Stirring investment market - most effective way to combat crisis - Vusal Gasimli

  03 April 2020    Read: 634
  Stirring investment market - most effective way to combat crisis - Vusal Gasimli

A balance of current operations in Azerbaijan’s payment balance last year amounted to $4.4 billion and the reserve assets increased by $5.1 billion with an average oil price of $64 per barrel, Vusal Gasimli, Executive Director of Azerbaijan’s Center for Analysis of Economic Reforms and Communication (CAERC) told reporters. 

He notes, this year the price of oil, which dropped by 60 percent, will remain at a low level for a long time.

"The annual cut in oil production in Azerbaijan and the growth in the cost price should be taken into account. In such conditions, the main source of ensuring sustainable development and equitable balance of payments, considered to be mirror of the economy, is an increase in investment. This is one of the main goals of the program and strategy prepared in accordance with by decree of President Ilham Aliyev on March 19, 2020," he said.

According to Gasimli, in accordance with the economic cycle, Azerbaijan experienced a period of recession in 2015–2016 and recovery in 2017–2018, then entering the development phase in March 2019. The pandemic and global upheavals close the economic cycle of 2015-2020 in Azerbaijan, after which a new cycle begins.

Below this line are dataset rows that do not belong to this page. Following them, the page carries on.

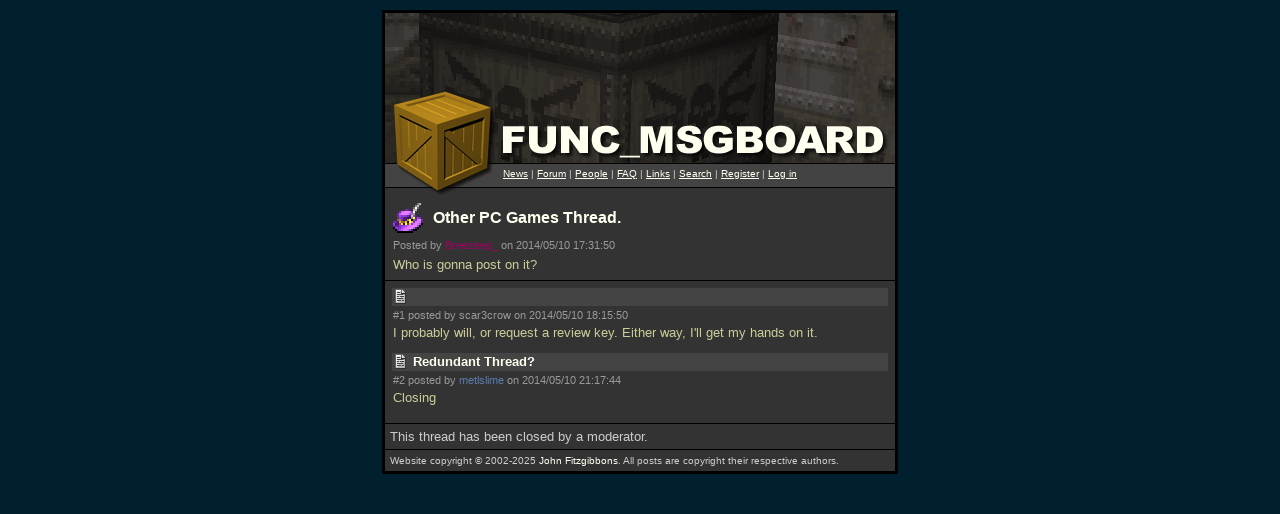

--- FILE ---
content_type: text/html; charset=UTF-8
request_url: https://www.celephais.net/board/view_thread.php?id=61022
body_size: 1765
content:
	<html>
	<head>
	<title>Func_Msgboard: Other PC Games Thread.</title>
	<meta http-equiv="Pragma" content="no-cache">
	<meta name="EXPIRES" content="0">
	<meta name="viewport" content="width=550">
	<meta name="referrer" content="same-origin">
		<link rel="icon" href="https://www.celephais.net/board/images/favicon.ico" type="image/x-icon" />
	<link rel="shortcut icon" href="https://www.celephais.net/board/images/favicon.ico" type="image/x-icon" />
	<link rel="apple-touch-icon" href="https://www.celephais.net/board/images/apple-touch-icon.png" />
		<style type="text/css">
		A {
			color: #FFFFF0;
			text-decoration: none;
		}
		A.user:before {
			content:"[";
		}
		A.user:after {
			content:"]";
		}
		.header2 {
			font-family: verdana, sans-serif;
			font-weight: bold;
			font-size: 10pt;
			color: #CC9;
		}
		.error {
			font-family: verdana, sans-serif;
			font-weight: normal;
			font-size: 10pt;
			color: #F00;
		}
		.warning {
			font-family: verdana, sans-serif;
			font-weight: normal;
			font-size: 10pt;
			color: #999;
		}
		.quote {
			color: #CCC;
		}
		.title {
			font-family: verdana, sans-serif;
			font-weight: bold;
			font-size: 12pt;
			text-decoration: none;
			color: #FFFFF0;
		}
		.title_compact {
			font-family: verdana, sans-serif;
			font-weight: bold;
			font-size: 10pt;
			text-decoration: none;
			color: #FFFFF0;
		}
		.posttitle {
			font-family: verdana, sans-serif;
			font-weight: bold;
			font-size: 13px;
			text-decoration: none;
			line-height: 140%;
			background-color:#444444;
			color: #FFFFF0;
			width: 496px;
			word-wrap: break-word;
			word-break: break-word;
		}
		.byline {
			font-family: verdana, sans-serif;
			font-weight: normal;
			font-size: 8pt;
			color: #999;
		}
		.body {
			font-family: verdana, sans-serif;
			font-weight: normal;
			font-size: 10pt;
			color: #CC9;
			width: 494px;
			word-wrap: break-word;
			word-break: break-word;
		}
		.body_compact {
			font-family: verdana, sans-serif;
			font-weight: normal;
			font-size: 8pt;
			color: #CC9;
		}
		.tiny {
			font-family: arial, verdana, sans-serif;
			font-weight: normal;
			font-size: 10px;
			color: #CCC;
		}
		.tinylink {
			font-family: arial, verdana, sans-serif;
			font-weight: normal;
			font-size: 10px;
			text-decoration: underline;
			color: #FFFFF0;
		}
		.tinylinknew {
			font-family: arial, verdana, sans-serif;
			font-weight: normal;
			font-size: 10px;
			text-decoration: none;
			color: #222;
			background-color: #cc9;
			border-radius: 2px;
			padding: 0px 1px;
			white-space: nowrap;
		}
		.newscomments {
			font-weight: bold;
			font-family: verdana, sans-serif;
			font-size: 10pt;
		}
		.newscommentslink {
			font-weight: bold;
			font-family: verdana, sans-serif;
			font-size: 10pt;
			text-decoration: underline;
			color: #FFFFF0;
		}
		.icon {
			background-image:url('images/iconsheet.png');
			width:15;
			height:15;
			margin:0 5 0 1;
			vertical-align:text-bottom;
		}
		.iconbig {
			background-image:url('images/iconsheet_big.png');
			width:30;
			height:30;
		}
	</style>
		</head>
	<body marginheight="10" marginwidth="10" leftmargin="10" rightmargin="10" topmargin="10" bgcolor="#002030" link="#FFFFF0" alink="#FFFFF0" vlink="#FFFFF0" text="#FFFFF0">

	<table align=center cellpadding=3 cellspacing=0 border=0><tr><td bgcolor="#000000">
	<table cellpadding=0 cellspacing=0 border=0>
	<tr>
		<td bgcolor="#333333" background="images/title2.gif" width=510 height=182 valign=top><img src="images/clear.gif" width=510 height=155><br /><img src="images/clear.gif" width=118 height=1><span class="tiny"><a class="tinylink" href="news.php">News</a> | <a class="tinylink" href="forum.php">Forum</a> | <a class="tinylink" href="people.php">People</a> | <a class="tinylink" href="faq.php">FAQ</a> | <a class="tinylink" href="links.php">Links</a> | <a class="tinylink" href="search.php">Search</a> | <a class="tinylink" href="account.php">Register</a> | 
	<a class="tinylink" href="login.php">Log in</a></span><br /><img src="images/clear.gif" width=1 height=1></td>
	</tr>
	</table>

	<table cellpadding=5 cellspacing=0 border=0><tr><td bgcolor="#333333" width=500 valign=top>
		<table width=100% cellpadding=3 cellspacing=0  border=0>
	<tr><td>
		<table width=100% border=0 cellpadding=0 cellspacing=0><tr>
		<td width=30><img src="images/clear.gif" class="iconbig" style="background-position:-224px -128px"></td>
		<td width=10><img src="images/clear.gif" width=10 height=1></td>
		<td width=100%><a class="title" href="view_thread.php?id=61022">Other PC Games Thread.</a></td></tr></table>
	</td></tr>
	<tr><td class="byline">Posted by <a href="view_user.php?name=Breezeep_" style='color:#A00062'>Breezeep_</a> on 2014/05/10 17:31:50</td></tr>
	<tr><td class="body">Who is gonna post on it?</td></tr>	</table>
		</td></tr></table>
	<table cellpadding=0 cellspacing=0 border=0><tr><td bgcolor="#000000" width=510 valign=top><img src="images/clear.gif" width=510 height=1></td></tr></table>
	<table cellpadding=5 cellspacing=0 border=0><tr><td bgcolor="#333333" width=500 valign=top>
		<div id="post_136537">
		<div class="posttitle" style="margin:2"><a name="1"></a><img src="images/clear.gif" class="icon" style="background-position:0px -0px">&nbsp;</div>
		<div class="byline" style="margin:3">#1 posted by scar3crow on 2014/05/10 18:15:50</div>
		<div class="body" style="margin:4 3 13 3">I probably will, or request a review key. Either way, I'll get my hands on it.&nbsp;</div>
	</div>
		<div id="post_136540">
		<div class="posttitle" style="margin:2"><a name="2"></a><img src="images/clear.gif" class="icon" style="background-position:0px -0px">Redundant Thread?&nbsp;</div>
		<div class="byline" style="margin:3">#2 posted by <a href="view_user.php?name=metlslime" style='color:#5C7CAC'>metlslime</a> on 2014/05/10 21:17:44</div>
		<div class="body" style="margin:4 3 13 3">Closing&nbsp;</div>
	</div>
		</td></tr></table>
	<table cellpadding=0 cellspacing=0 border=0><tr><td bgcolor="#000000" width=510 valign=top><img src="images/clear.gif" width=510 height=1></td></tr></table>
	<table cellpadding=5 cellspacing=0 border=0><tr><td bgcolor="#333333" width=500 valign=top>
		<span class=body><span class=quote>This thread has been closed by a moderator.</span></span>
		</td></tr></table>
	<table cellpadding=0 cellspacing=0 border=0><tr><td bgcolor="#000000" width=510 valign=top><img src="images/clear.gif" width=510 height=1></td></tr></table>
	<table cellpadding=5 cellspacing=0 border=0><tr>
	<td bgcolor="#333333" width=500 valign=top><span class="tiny">

	Website copyright &copy; 2002-2025 <a href="mailto:johnfitz@u.washington.edu">John Fitzgibbons</a>.  All posts are copyright their respective authors.

	</span>
	</td></tr></table>
	</td></tr></table>
	</body></html>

“At present, our strategic reserves allow us to support aggregate supply by increasing government expenses, reducing the tax burden and stimulating private investment. But in this case there will be more demand for manat, and if we don’t change the money supply volume, the bank interests may increase. Since the priority at this stage is to increase investment activity, in order to maintain equilibrium in the financial market, the money supply must increase so that the interests don’t increase. At the last deposit auctions, manat had been already raised less than the Central Bank demanded, and the percentage of transactions with manat is growing," he said.

Gasimli noted that in order to increase investments, it is important to lower real interest rates and have easy access to cheap loans.

“According to the Hicks-Hansen model, the investment growth can lead to an increase in GDP and re-accumulation, which will help maintain equilibrium in the market for goods and services,” he added.